- TASK TO CARRY OUT
With the pictures left out, restate exactly the part below that opens with the line containing "Taunton - North Attleboro Baseball 5-9-16" and closes with the line containing "Avenue_Penthouse_Kitchen".

- EXERCISE MATERIALS

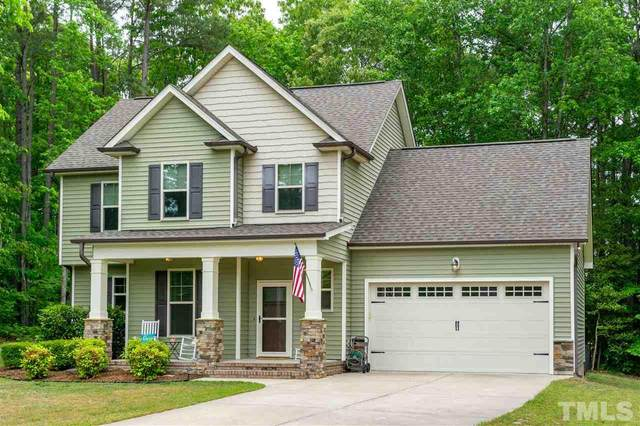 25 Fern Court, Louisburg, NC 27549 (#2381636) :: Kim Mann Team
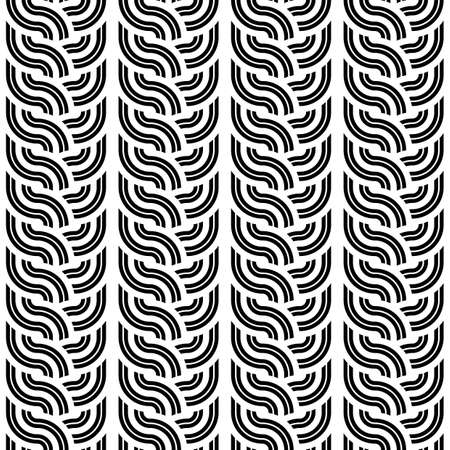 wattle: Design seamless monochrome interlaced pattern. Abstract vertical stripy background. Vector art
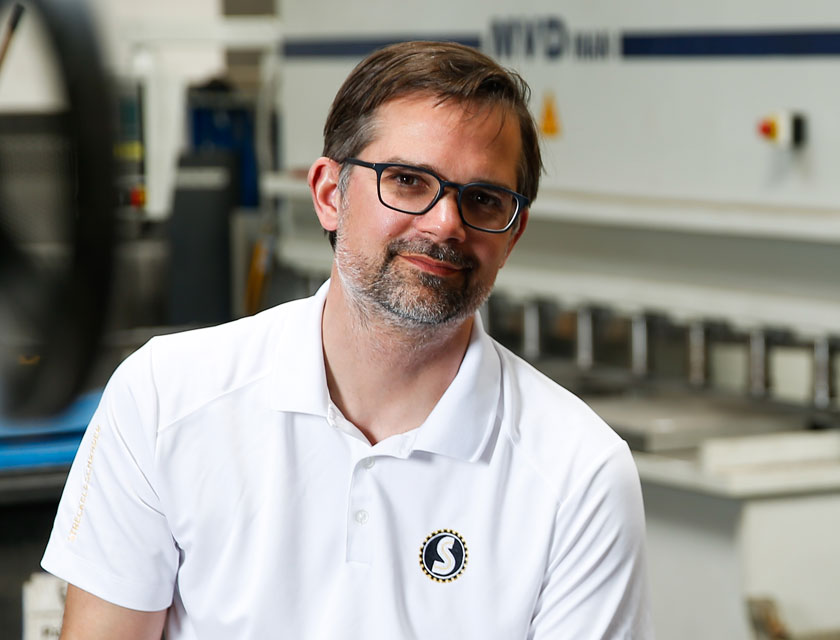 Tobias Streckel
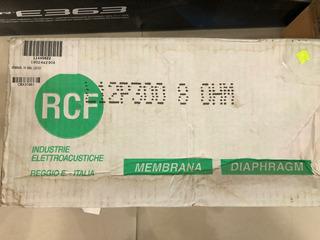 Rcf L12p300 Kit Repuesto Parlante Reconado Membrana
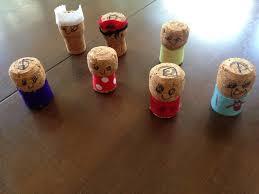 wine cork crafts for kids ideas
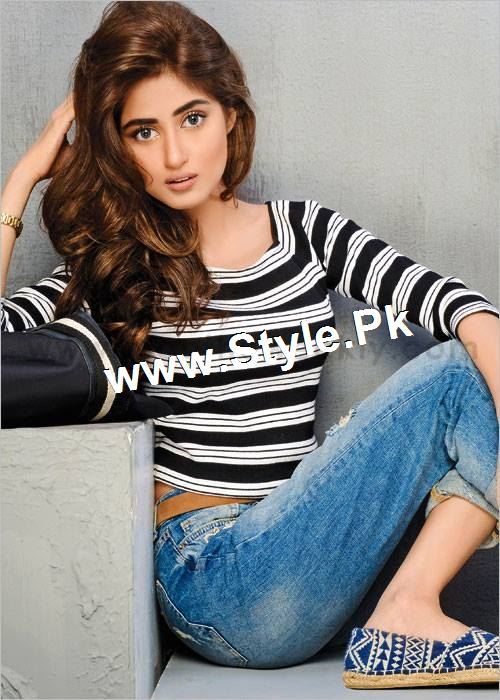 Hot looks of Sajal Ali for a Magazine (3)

...

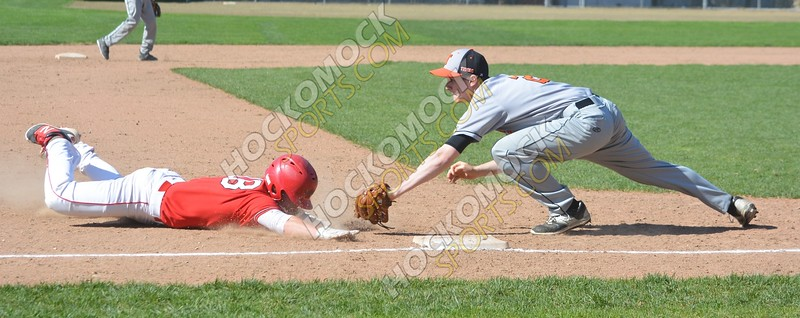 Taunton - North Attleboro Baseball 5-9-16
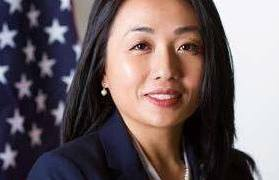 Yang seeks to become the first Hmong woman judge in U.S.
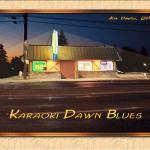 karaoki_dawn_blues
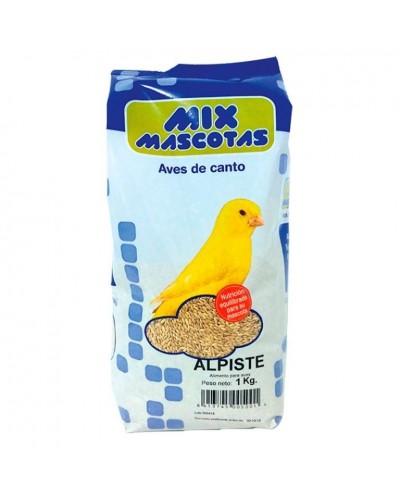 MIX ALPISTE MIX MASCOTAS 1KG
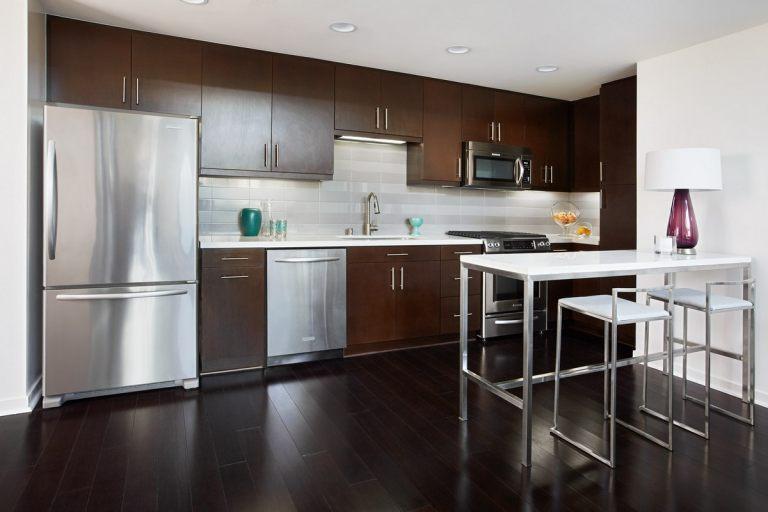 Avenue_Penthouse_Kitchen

---

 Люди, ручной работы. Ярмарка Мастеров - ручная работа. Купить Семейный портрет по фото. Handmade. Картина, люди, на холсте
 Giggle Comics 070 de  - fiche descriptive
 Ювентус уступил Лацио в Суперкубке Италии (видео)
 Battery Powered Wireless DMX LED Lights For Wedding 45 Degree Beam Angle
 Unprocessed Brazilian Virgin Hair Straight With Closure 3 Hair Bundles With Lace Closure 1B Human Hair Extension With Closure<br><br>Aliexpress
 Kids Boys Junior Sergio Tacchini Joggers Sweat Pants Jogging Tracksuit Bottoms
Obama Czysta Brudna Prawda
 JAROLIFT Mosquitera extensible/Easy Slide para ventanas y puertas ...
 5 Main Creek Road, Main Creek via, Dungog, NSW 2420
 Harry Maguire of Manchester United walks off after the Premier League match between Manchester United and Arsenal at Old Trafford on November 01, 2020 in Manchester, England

- WRITTEN RESPONSE
 Taunton - North Attleboro Baseball 5-9-16
 Yang seeks to become the first Hmong woman judge in U.S.
 karaoki_dawn_blues
 MIX ALPISTE MIX MASCOTAS 1KG
 Avenue_Penthouse_Kitchen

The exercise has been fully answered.